## PROBLEM STATEMENT
Print each line of the listing once more, precisely as given.

[START OF THE INPUT]

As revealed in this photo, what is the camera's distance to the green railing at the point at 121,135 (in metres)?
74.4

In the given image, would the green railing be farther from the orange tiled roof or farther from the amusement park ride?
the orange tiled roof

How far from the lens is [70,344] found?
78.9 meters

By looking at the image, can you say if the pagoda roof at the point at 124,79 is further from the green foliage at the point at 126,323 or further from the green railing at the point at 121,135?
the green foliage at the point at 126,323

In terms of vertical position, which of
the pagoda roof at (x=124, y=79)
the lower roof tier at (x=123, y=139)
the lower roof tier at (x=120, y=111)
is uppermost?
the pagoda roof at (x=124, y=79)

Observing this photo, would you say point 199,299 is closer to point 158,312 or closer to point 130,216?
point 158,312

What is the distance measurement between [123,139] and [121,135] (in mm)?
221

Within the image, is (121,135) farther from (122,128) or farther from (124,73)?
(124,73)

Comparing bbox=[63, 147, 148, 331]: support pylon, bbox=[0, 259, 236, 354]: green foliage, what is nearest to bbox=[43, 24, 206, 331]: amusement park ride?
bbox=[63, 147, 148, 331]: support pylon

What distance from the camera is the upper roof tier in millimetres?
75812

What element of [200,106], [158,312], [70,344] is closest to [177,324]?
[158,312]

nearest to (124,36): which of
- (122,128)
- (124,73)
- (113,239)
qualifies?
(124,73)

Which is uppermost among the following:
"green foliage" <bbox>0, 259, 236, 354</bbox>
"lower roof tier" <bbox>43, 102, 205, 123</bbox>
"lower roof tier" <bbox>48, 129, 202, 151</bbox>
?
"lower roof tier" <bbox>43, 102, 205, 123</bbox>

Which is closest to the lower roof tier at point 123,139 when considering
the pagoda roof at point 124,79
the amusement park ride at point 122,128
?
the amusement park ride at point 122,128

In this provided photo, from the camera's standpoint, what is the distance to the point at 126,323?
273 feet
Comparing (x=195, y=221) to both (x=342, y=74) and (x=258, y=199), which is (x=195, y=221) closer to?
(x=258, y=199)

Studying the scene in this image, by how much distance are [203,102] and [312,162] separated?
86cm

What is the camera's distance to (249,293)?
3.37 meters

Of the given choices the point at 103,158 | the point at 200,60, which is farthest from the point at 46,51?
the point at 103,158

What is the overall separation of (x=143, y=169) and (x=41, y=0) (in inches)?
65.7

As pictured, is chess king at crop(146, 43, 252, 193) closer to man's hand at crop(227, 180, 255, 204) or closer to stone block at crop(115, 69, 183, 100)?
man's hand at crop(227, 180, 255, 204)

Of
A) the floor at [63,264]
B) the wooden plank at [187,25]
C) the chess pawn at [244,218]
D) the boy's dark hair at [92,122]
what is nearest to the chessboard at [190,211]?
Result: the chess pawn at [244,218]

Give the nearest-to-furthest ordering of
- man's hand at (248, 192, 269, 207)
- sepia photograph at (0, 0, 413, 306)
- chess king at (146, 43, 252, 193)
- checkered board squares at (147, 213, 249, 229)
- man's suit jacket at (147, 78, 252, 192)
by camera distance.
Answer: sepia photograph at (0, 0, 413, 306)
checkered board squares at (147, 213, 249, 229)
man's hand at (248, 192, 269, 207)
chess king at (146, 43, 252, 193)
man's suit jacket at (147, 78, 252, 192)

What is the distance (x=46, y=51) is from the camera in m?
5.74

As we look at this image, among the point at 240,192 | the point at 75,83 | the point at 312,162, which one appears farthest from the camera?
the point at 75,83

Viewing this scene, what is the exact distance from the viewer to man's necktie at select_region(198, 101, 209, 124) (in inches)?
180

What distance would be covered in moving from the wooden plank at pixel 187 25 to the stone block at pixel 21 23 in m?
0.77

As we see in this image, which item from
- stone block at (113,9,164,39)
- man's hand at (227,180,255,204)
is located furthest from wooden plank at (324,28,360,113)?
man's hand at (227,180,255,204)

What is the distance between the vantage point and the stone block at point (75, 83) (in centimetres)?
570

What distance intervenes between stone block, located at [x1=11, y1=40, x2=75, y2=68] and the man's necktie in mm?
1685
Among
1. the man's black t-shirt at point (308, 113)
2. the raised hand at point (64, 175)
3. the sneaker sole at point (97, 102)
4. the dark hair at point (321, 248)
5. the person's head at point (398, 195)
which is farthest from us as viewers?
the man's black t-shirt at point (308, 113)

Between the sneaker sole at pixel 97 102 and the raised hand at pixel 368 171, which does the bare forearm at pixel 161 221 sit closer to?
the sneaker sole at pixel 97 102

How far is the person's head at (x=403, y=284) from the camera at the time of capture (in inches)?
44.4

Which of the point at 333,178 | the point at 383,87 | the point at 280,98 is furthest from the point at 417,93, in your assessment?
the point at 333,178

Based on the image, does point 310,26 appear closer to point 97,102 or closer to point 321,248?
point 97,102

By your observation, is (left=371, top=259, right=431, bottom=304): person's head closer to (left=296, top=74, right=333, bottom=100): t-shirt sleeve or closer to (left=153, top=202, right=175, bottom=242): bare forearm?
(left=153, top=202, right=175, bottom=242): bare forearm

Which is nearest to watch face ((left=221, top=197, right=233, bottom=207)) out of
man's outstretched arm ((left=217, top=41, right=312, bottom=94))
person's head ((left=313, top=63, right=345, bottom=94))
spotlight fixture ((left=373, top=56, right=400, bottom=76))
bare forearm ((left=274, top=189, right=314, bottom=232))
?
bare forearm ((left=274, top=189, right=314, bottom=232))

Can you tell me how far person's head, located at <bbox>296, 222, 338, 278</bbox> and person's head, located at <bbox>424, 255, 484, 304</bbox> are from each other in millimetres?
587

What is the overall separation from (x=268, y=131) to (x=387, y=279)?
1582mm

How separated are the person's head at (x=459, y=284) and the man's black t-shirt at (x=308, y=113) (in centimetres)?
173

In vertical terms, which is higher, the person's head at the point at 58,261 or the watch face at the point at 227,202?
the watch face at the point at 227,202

[END OF THE INPUT]

## THE REPLY
As revealed in this photo, what is the camera's distance to the green railing at the point at 121,135 (in metres)?
74.4

In the given image, would the green railing be farther from the orange tiled roof or farther from the amusement park ride?
the orange tiled roof

How far from the lens is [70,344] found?
78.9 meters

By looking at the image, can you say if the pagoda roof at the point at 124,79 is further from the green foliage at the point at 126,323 or further from the green railing at the point at 121,135?
the green foliage at the point at 126,323

In terms of vertical position, which of
the pagoda roof at (x=124, y=79)
the lower roof tier at (x=123, y=139)
the lower roof tier at (x=120, y=111)
is uppermost?
the pagoda roof at (x=124, y=79)

Observing this photo, would you say point 199,299 is closer to point 158,312 or closer to point 130,216?
point 158,312

What is the distance measurement between [123,139] and [121,135] (in mm)?
221

Within the image, is (121,135) farther from (122,128) or farther from (124,73)?
(124,73)

Comparing bbox=[63, 147, 148, 331]: support pylon, bbox=[0, 259, 236, 354]: green foliage, what is nearest to bbox=[43, 24, 206, 331]: amusement park ride?
bbox=[63, 147, 148, 331]: support pylon

What distance from the camera is the upper roof tier in millimetres?
75812

What element of [200,106], [158,312], [70,344] is closest to [177,324]?
[158,312]

nearest to (124,36): which of
- (122,128)
- (124,73)
- (113,239)
qualifies?
(124,73)

Which is uppermost among the following:
"green foliage" <bbox>0, 259, 236, 354</bbox>
"lower roof tier" <bbox>43, 102, 205, 123</bbox>
"lower roof tier" <bbox>48, 129, 202, 151</bbox>
?
"lower roof tier" <bbox>43, 102, 205, 123</bbox>

Which is closest to the lower roof tier at point 123,139 when considering
the pagoda roof at point 124,79
the amusement park ride at point 122,128
?
the amusement park ride at point 122,128

In this provided photo, from the camera's standpoint, what is the distance to the point at 126,323?
273 feet
Comparing (x=195, y=221) to both (x=342, y=74) and (x=258, y=199), which is (x=195, y=221) closer to?
(x=258, y=199)

Studying the scene in this image, by how much distance are [203,102] and [312,162] separated?
86cm

What is the camera's distance to (249,293)?
3.37 meters

Of the given choices the point at 103,158 | the point at 200,60, which is farthest from the point at 46,51?
the point at 103,158

What is the overall separation of (x=143, y=169) and (x=41, y=0) (in inches)?
65.7

As pictured, is chess king at crop(146, 43, 252, 193) closer to man's hand at crop(227, 180, 255, 204) or closer to stone block at crop(115, 69, 183, 100)?
man's hand at crop(227, 180, 255, 204)

Of
A) the floor at [63,264]
B) the wooden plank at [187,25]
C) the chess pawn at [244,218]
D) the boy's dark hair at [92,122]
what is nearest to the chessboard at [190,211]?
Result: the chess pawn at [244,218]

Give the nearest-to-furthest ordering of
- man's hand at (248, 192, 269, 207)
- sepia photograph at (0, 0, 413, 306)
- chess king at (146, 43, 252, 193)
- checkered board squares at (147, 213, 249, 229)
- man's suit jacket at (147, 78, 252, 192)
by camera distance.
Answer: sepia photograph at (0, 0, 413, 306)
checkered board squares at (147, 213, 249, 229)
man's hand at (248, 192, 269, 207)
chess king at (146, 43, 252, 193)
man's suit jacket at (147, 78, 252, 192)

What is the distance (x=46, y=51) is from the camera in m?
5.74

As we look at this image, among the point at 240,192 | the point at 75,83 | the point at 312,162, which one appears farthest from the camera?
the point at 75,83

Viewing this scene, what is the exact distance from the viewer to man's necktie at select_region(198, 101, 209, 124) (in inches)?
180

What distance would be covered in moving from the wooden plank at pixel 187 25 to the stone block at pixel 21 23 in m?
0.77

As we see in this image, which item from
- stone block at (113,9,164,39)
- man's hand at (227,180,255,204)
is located furthest from wooden plank at (324,28,360,113)?
man's hand at (227,180,255,204)

What is the distance between the vantage point and the stone block at point (75, 83) (in centimetres)?
570

What distance intervenes between stone block, located at [x1=11, y1=40, x2=75, y2=68] and the man's necktie in mm?
1685
Among
1. the man's black t-shirt at point (308, 113)
2. the raised hand at point (64, 175)
3. the sneaker sole at point (97, 102)
4. the dark hair at point (321, 248)
5. the person's head at point (398, 195)
which is farthest from us as viewers?
the man's black t-shirt at point (308, 113)

Between the sneaker sole at pixel 97 102 and the raised hand at pixel 368 171, which does the bare forearm at pixel 161 221 sit closer to?
the sneaker sole at pixel 97 102

How far is the person's head at (x=403, y=284) from the camera at the time of capture (in inches)?
44.4

Which of the point at 333,178 | the point at 383,87 | the point at 280,98 is furthest from the point at 417,93, in your assessment?
the point at 333,178

Based on the image, does point 310,26 appear closer to point 97,102 or closer to point 321,248?
point 97,102

By your observation, is (left=371, top=259, right=431, bottom=304): person's head closer to (left=296, top=74, right=333, bottom=100): t-shirt sleeve or closer to (left=153, top=202, right=175, bottom=242): bare forearm?
(left=153, top=202, right=175, bottom=242): bare forearm

Which is nearest to watch face ((left=221, top=197, right=233, bottom=207)) out of
man's outstretched arm ((left=217, top=41, right=312, bottom=94))
person's head ((left=313, top=63, right=345, bottom=94))
spotlight fixture ((left=373, top=56, right=400, bottom=76))
bare forearm ((left=274, top=189, right=314, bottom=232))
?
bare forearm ((left=274, top=189, right=314, bottom=232))

Can you tell me how far person's head, located at <bbox>296, 222, 338, 278</bbox> and person's head, located at <bbox>424, 255, 484, 304</bbox> are from each other in millimetres?
587

What is the overall separation from (x=268, y=131) to (x=387, y=279)?
1582mm

How separated are the person's head at (x=459, y=284) and the man's black t-shirt at (x=308, y=113) (in centimetres)?
173

In vertical terms, which is higher, the person's head at the point at 58,261 or the watch face at the point at 227,202?
the watch face at the point at 227,202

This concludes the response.